OBJECTIVE
Update the lines starting at the one containing "How distant are" and ending at the one containing "74.1 meters" by replacing "front door" with "entrance door" and leaving all else unchanged. Return only those lines.

══════════

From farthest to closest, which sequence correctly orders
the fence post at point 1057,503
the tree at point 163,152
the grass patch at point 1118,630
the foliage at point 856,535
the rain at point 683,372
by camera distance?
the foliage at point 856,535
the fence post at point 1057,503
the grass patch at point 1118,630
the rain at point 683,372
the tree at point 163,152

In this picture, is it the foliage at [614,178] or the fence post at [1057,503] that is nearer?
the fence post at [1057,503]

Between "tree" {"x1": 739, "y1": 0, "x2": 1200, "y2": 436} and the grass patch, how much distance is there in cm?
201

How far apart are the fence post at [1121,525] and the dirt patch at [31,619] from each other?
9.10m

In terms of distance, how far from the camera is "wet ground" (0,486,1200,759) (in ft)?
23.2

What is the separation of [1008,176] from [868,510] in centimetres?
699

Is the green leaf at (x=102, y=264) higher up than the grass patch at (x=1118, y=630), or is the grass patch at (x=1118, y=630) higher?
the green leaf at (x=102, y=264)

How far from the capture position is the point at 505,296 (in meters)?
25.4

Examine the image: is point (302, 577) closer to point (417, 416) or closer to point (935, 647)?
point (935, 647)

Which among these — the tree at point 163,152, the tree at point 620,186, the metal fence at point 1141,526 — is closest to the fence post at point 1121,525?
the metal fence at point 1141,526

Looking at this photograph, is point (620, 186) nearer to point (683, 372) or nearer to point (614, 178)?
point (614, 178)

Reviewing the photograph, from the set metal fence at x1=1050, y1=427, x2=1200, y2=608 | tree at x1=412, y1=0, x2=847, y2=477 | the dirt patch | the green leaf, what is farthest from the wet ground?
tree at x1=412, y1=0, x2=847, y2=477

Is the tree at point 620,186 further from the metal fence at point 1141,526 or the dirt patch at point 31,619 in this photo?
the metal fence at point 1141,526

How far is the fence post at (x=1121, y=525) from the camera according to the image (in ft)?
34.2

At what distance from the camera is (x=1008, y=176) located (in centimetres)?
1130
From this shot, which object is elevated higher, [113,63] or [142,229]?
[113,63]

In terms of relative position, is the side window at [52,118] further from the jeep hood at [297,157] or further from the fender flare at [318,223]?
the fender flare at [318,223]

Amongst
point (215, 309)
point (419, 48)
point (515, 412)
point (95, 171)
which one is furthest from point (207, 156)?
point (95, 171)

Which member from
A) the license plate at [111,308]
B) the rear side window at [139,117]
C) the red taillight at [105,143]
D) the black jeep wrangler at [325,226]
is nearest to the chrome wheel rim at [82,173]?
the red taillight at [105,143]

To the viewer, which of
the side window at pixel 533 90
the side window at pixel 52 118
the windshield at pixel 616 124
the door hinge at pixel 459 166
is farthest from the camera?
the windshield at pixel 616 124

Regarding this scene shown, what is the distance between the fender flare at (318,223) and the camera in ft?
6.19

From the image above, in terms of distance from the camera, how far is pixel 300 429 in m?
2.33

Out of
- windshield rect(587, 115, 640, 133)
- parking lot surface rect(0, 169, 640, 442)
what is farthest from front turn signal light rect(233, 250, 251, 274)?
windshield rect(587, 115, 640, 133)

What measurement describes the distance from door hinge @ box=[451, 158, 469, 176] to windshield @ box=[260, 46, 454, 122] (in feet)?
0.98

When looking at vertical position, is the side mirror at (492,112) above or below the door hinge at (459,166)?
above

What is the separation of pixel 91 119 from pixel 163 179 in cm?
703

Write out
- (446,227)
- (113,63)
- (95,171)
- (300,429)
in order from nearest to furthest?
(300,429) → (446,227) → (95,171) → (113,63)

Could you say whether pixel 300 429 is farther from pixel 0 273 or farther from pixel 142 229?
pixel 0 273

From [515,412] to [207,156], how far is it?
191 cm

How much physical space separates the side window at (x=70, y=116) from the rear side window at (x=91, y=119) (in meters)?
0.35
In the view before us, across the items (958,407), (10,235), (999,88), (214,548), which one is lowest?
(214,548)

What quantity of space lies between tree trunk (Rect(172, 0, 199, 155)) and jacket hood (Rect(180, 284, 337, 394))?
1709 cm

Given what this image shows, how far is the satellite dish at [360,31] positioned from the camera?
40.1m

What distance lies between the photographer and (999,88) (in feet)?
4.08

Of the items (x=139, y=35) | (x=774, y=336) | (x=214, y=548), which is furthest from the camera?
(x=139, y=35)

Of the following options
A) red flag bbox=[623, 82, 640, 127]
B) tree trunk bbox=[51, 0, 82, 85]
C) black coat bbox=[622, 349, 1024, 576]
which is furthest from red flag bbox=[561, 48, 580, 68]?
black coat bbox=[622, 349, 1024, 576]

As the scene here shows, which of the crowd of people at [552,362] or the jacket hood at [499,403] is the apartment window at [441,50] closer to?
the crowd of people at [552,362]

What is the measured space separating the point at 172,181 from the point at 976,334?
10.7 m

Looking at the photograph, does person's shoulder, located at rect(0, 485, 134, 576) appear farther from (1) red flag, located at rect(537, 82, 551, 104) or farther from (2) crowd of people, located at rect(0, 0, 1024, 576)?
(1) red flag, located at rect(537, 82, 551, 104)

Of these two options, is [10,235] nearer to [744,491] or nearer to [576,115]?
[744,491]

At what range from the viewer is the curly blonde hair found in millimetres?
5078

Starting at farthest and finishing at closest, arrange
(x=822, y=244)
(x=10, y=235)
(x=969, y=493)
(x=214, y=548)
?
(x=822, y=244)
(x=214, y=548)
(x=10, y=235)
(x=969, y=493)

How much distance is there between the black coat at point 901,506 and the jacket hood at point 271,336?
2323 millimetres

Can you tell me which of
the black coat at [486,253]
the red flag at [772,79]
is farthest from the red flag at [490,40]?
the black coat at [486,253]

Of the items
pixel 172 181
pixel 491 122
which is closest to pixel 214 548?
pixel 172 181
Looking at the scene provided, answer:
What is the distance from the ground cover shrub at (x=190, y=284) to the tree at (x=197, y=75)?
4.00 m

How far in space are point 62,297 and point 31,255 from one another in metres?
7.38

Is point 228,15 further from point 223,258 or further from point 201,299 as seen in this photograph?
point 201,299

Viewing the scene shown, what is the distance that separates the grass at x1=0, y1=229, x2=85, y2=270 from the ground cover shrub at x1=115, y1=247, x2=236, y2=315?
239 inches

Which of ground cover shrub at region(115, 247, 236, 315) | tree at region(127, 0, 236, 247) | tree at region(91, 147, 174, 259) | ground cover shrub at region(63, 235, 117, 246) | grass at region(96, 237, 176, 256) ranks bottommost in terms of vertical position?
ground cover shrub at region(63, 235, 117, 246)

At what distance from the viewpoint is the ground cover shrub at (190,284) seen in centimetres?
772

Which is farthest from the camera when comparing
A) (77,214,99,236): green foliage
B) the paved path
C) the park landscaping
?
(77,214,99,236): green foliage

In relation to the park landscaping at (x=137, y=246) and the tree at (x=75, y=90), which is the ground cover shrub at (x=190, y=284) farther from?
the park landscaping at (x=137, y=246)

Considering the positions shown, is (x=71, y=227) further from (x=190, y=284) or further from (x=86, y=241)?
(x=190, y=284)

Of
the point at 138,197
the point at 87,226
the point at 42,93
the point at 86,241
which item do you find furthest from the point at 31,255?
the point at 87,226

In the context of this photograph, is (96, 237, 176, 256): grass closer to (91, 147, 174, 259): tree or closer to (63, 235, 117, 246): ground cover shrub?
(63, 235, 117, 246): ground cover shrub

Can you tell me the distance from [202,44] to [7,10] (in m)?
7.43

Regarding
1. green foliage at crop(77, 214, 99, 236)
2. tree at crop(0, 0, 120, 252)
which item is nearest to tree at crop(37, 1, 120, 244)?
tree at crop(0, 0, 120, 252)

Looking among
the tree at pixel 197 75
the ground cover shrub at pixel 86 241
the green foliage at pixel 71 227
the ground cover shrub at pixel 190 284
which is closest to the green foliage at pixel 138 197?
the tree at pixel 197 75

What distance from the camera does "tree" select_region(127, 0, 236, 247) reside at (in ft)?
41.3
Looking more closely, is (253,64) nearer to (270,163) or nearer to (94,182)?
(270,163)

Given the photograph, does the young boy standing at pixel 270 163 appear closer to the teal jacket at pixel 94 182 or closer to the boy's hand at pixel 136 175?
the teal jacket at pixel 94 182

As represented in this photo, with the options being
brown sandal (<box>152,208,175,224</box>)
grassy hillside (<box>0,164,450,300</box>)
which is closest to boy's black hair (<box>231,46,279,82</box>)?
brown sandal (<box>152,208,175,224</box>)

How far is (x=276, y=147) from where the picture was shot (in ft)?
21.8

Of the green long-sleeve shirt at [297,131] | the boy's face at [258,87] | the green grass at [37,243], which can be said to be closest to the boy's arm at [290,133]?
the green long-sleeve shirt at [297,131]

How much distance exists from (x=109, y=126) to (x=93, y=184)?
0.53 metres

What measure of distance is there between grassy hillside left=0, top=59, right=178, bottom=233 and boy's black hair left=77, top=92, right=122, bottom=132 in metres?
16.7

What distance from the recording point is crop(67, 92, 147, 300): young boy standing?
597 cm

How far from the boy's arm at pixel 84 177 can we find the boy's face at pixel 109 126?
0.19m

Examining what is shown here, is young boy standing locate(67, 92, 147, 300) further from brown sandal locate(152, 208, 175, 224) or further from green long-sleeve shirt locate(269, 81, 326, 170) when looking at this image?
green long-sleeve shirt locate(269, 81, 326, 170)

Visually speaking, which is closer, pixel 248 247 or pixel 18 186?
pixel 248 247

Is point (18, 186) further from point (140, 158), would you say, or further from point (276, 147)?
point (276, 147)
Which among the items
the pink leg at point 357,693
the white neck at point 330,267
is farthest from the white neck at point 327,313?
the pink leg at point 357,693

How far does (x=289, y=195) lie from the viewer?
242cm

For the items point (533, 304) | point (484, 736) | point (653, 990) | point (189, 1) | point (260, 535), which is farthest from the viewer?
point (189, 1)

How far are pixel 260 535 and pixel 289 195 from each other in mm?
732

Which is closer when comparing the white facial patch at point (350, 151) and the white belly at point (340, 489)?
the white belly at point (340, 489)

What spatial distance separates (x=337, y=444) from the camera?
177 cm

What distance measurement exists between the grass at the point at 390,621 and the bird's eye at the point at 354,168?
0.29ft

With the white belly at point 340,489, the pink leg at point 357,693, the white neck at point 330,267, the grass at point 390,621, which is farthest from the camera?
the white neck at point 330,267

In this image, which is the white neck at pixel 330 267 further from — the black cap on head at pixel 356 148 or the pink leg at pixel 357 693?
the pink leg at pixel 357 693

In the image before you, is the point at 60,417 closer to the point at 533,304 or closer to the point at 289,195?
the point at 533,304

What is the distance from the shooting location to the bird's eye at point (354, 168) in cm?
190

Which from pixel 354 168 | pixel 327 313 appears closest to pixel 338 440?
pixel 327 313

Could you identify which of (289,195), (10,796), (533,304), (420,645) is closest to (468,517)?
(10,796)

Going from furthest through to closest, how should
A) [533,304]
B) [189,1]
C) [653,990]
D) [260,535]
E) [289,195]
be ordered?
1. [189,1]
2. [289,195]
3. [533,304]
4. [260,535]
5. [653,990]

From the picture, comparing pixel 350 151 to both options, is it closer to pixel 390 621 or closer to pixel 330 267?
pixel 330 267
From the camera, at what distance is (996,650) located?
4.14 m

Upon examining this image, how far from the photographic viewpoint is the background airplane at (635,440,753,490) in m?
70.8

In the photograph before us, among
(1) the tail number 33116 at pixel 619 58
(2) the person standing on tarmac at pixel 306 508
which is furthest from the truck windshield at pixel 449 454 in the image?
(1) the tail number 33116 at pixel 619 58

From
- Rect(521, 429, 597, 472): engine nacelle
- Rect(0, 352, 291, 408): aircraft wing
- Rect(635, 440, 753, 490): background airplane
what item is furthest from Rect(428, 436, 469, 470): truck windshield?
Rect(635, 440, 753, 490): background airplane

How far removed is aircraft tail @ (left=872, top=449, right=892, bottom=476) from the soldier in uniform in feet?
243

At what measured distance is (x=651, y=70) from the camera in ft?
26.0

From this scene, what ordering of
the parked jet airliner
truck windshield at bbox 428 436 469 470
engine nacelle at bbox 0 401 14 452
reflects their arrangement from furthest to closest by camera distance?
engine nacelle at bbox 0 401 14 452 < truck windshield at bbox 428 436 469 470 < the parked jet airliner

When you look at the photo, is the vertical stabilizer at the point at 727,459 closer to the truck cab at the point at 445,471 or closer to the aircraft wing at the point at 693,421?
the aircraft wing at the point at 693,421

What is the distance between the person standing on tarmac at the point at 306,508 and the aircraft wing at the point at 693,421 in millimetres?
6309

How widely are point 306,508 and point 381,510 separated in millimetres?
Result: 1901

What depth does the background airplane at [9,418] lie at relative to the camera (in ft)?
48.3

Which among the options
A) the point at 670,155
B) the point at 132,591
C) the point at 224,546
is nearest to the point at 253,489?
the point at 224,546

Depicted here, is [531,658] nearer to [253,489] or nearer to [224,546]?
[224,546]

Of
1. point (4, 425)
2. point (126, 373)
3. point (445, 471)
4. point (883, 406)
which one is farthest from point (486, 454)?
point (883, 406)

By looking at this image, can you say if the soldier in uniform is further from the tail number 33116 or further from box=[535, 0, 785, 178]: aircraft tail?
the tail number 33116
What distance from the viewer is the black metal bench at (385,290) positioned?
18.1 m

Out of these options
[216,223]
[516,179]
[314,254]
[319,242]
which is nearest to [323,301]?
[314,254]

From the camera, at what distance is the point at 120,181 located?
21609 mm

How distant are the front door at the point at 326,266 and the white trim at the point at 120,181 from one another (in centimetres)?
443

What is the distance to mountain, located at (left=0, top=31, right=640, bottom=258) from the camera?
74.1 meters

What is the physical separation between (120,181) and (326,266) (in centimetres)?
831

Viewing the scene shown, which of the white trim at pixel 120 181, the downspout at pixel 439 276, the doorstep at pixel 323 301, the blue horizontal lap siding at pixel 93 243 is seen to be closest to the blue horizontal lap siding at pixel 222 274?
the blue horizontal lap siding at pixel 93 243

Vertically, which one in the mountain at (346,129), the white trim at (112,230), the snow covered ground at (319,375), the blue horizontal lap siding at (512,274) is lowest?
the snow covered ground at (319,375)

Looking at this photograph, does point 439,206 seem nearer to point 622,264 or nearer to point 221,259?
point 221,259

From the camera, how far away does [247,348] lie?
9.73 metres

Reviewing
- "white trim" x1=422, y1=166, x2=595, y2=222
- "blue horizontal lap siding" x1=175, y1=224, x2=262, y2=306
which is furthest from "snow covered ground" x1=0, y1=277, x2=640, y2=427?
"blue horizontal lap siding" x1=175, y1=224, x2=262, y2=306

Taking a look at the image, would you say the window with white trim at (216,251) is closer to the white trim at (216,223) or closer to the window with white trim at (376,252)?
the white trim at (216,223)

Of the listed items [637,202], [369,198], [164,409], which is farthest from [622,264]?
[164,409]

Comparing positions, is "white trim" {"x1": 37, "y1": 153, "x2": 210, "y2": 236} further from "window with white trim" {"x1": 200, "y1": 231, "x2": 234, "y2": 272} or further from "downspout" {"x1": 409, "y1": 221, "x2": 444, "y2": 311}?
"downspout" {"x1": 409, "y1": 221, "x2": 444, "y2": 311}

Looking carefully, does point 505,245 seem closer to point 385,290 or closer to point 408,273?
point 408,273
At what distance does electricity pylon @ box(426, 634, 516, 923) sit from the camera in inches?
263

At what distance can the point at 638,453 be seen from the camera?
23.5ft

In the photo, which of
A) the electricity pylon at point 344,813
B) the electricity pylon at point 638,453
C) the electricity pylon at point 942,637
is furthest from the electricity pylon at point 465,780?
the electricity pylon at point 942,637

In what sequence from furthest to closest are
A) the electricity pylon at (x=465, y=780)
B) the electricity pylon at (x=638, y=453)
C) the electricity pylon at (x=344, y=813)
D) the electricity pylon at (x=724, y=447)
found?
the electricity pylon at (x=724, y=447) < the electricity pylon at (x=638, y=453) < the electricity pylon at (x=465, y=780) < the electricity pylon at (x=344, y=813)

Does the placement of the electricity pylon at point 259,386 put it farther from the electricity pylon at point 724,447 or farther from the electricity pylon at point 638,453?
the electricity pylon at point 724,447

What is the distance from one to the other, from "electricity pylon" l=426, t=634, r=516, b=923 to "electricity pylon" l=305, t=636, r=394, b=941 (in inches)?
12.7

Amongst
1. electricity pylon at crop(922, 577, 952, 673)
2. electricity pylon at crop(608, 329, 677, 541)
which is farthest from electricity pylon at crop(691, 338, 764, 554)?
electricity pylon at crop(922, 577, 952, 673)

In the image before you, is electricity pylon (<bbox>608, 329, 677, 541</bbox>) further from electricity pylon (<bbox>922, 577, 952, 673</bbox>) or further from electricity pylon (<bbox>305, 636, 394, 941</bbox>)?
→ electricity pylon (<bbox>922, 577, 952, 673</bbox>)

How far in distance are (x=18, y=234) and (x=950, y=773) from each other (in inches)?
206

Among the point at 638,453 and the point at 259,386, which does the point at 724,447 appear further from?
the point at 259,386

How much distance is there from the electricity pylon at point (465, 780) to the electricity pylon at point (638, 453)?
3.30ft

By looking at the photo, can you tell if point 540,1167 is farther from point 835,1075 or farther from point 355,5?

══════════

COMPLETED TASK
How distant are the entrance door at the point at 326,266 and the white trim at the point at 120,181 from one another (in centimetres)?
443

What is the distance to mountain, located at (left=0, top=31, right=640, bottom=258) from the camera?
74.1 meters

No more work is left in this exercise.